▶ Prompt A: Repeat the part of the film review that opens with the words containing "In Peace, Love" and closes with "like Jane Fonda.".

▶ Page:
* start *

By Mike Wilmington Wilmington@moviecitynews.com

Wilimington on Movies: Peace, Love, & Misunderstanding

 

PEACE, LOVE, & MISUNDERSTANDING (Two and a Half Stars)

U.S. Bruce Beresford, 2011

In Peace, Love & Misunderstanding, a kind of cinematic salute/love ballad to the survivors of the 1960s, Jane Fonda plays Grandma Grace, whom you might describe as the permanent ambassador from Woodstock Nation. A devotee of sex, drugs and rock n’roll — as well as peace, love and understanding — and a still sexually adventurous old gal who claims she was once in a threesome with Leonard Cohen, Grace lives in Woodstock in a combination pot farm and upscale painters studio that looks as if it were designed by somebody rich and famous for somebody like Jane Fonda.

Low-slung, expensive-comfy, colored as exquisitely as a fine art print, and flooded by sights of greenery and sunlight from outside pouring through the huge windows like a Joni Mitchell sacrament, it’s a beautiful place and Fonda looks beautiful in it, her hair a tawny, gray-tinged Woodstock mass, her face and frame as Fonda-ish as ever, even in her mid-’70s. It’s a strange observation to make about somebody from the AARP generation, even if she’s a movie actress, but Fonda’s bod seems almost as lithe and limber in this movie, and her mood almost as lively and quick as when she played Bree the call-girl-in-distress in Klute in 1971, or the daughter of Hank Fonda and Kate Hepburn in 1981’s On Golden Pond.

* end *

▶ Prompt B: Reproduce the part of the rows that opens with the line containing "What distance separates" and continues through the end of the rows.

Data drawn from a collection
* start *

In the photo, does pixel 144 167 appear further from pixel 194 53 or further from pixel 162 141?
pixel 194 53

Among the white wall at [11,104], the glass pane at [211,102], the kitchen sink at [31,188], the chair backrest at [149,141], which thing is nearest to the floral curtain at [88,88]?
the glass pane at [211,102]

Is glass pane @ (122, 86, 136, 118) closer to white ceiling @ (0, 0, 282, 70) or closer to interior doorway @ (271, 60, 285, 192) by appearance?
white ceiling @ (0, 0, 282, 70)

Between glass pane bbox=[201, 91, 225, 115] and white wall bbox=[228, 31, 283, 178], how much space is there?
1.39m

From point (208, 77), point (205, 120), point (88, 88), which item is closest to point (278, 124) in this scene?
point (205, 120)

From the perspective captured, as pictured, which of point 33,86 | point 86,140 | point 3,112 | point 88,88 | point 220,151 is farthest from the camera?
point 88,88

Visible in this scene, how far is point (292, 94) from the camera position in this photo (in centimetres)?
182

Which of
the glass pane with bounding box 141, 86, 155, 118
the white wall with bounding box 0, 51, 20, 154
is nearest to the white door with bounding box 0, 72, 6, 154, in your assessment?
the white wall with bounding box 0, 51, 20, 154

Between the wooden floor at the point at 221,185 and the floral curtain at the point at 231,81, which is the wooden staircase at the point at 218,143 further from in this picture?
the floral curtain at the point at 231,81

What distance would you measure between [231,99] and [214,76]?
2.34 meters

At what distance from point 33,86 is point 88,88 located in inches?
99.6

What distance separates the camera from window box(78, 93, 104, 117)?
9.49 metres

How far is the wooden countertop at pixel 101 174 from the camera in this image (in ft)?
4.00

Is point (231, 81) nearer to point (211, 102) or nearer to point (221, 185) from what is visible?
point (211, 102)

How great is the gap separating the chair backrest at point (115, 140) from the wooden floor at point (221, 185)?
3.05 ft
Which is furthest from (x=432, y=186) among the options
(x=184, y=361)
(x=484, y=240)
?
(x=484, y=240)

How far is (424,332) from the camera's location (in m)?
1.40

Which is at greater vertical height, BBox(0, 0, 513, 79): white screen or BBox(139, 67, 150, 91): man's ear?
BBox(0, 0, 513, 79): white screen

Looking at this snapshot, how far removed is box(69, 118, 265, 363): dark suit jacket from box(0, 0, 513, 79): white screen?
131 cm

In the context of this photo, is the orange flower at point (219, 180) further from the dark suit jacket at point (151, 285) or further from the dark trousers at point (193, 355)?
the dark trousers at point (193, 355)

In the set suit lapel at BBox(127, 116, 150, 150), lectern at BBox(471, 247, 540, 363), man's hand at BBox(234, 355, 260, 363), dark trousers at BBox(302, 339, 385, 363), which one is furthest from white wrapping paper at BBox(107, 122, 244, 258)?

* end *

▶ Written response A:
In Peace, Love & Misunderstanding, a kind of cinematic salute/love ballad to the survivors of the 1960s, Jane Fonda plays Grandma Grace, whom you might describe as the permanent ambassador from Woodstock Nation. A devotee of sex, drugs and rock n’roll — as well as peace, love and understanding — and a still sexually adventurous old gal who claims she was once in a threesome with Leonard Cohen, Grace lives in Woodstock in a combination pot farm and upscale painters studio that looks as if it were designed by somebody rich and famous for somebody like Jane Fonda.

▶ Written response B:
What distance separates the camera from window box(78, 93, 104, 117)?
9.49 metres

How far is the wooden countertop at pixel 101 174 from the camera in this image (in ft)?
4.00

Is point (231, 81) nearer to point (211, 102) or nearer to point (221, 185) from what is visible?
point (211, 102)

How great is the gap separating the chair backrest at point (115, 140) from the wooden floor at point (221, 185)?
3.05 ft
Which is furthest from (x=432, y=186) among the options
(x=184, y=361)
(x=484, y=240)
?
(x=484, y=240)

How far is (424,332) from the camera's location (in m)?
1.40

Which is at greater vertical height, BBox(0, 0, 513, 79): white screen or BBox(139, 67, 150, 91): man's ear?
BBox(0, 0, 513, 79): white screen

Looking at this snapshot, how far removed is box(69, 118, 265, 363): dark suit jacket from box(0, 0, 513, 79): white screen?
131 cm

In the context of this photo, is the orange flower at point (219, 180) further from the dark suit jacket at point (151, 285) or further from the dark trousers at point (193, 355)?
the dark trousers at point (193, 355)

In the set suit lapel at BBox(127, 116, 150, 150), lectern at BBox(471, 247, 540, 363), man's hand at BBox(234, 355, 260, 363), dark trousers at BBox(302, 339, 385, 363), which one is furthest from white wrapping paper at BBox(107, 122, 244, 258)?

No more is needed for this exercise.